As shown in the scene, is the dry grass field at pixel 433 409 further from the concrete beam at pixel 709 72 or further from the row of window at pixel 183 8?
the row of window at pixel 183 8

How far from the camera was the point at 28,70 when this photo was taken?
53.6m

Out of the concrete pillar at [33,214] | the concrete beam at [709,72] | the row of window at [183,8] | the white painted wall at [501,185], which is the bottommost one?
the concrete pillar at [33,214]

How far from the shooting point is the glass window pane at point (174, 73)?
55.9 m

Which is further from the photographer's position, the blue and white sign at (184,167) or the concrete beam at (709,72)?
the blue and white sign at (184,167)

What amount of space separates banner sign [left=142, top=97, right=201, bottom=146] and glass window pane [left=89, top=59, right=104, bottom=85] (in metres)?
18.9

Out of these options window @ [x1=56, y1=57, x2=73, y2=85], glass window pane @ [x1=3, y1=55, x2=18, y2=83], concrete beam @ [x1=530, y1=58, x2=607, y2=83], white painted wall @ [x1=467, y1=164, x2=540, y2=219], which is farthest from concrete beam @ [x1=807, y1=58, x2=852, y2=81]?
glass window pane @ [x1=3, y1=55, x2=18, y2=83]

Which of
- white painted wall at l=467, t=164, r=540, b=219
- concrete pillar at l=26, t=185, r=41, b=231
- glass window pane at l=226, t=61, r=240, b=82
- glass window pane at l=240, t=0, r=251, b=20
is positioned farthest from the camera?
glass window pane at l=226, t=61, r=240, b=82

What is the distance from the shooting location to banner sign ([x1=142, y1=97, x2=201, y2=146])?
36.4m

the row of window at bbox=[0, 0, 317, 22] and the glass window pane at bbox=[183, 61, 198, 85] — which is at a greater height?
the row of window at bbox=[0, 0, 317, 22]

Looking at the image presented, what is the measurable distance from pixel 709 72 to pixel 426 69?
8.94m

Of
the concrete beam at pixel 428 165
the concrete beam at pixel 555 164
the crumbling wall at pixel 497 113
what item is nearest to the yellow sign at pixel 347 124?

***

SHORT PROBLEM: Present the lines starting at the line containing "Looking at the" and ending at the last line of the items as a Markdown table with the columns Row and Line. Omit blank lines.

TASK OUTPUT:
| Row | Line |
|---|---|
| 1 | Looking at the image presented, what is the measurable distance from pixel 709 72 to pixel 426 69? |
| 2 | 8.94m |
| 3 | Of |
| 4 | the concrete beam at pixel 428 165 |
| 5 | the concrete beam at pixel 555 164 |
| 6 | the crumbling wall at pixel 497 113 |
| 7 | what item is nearest to the yellow sign at pixel 347 124? |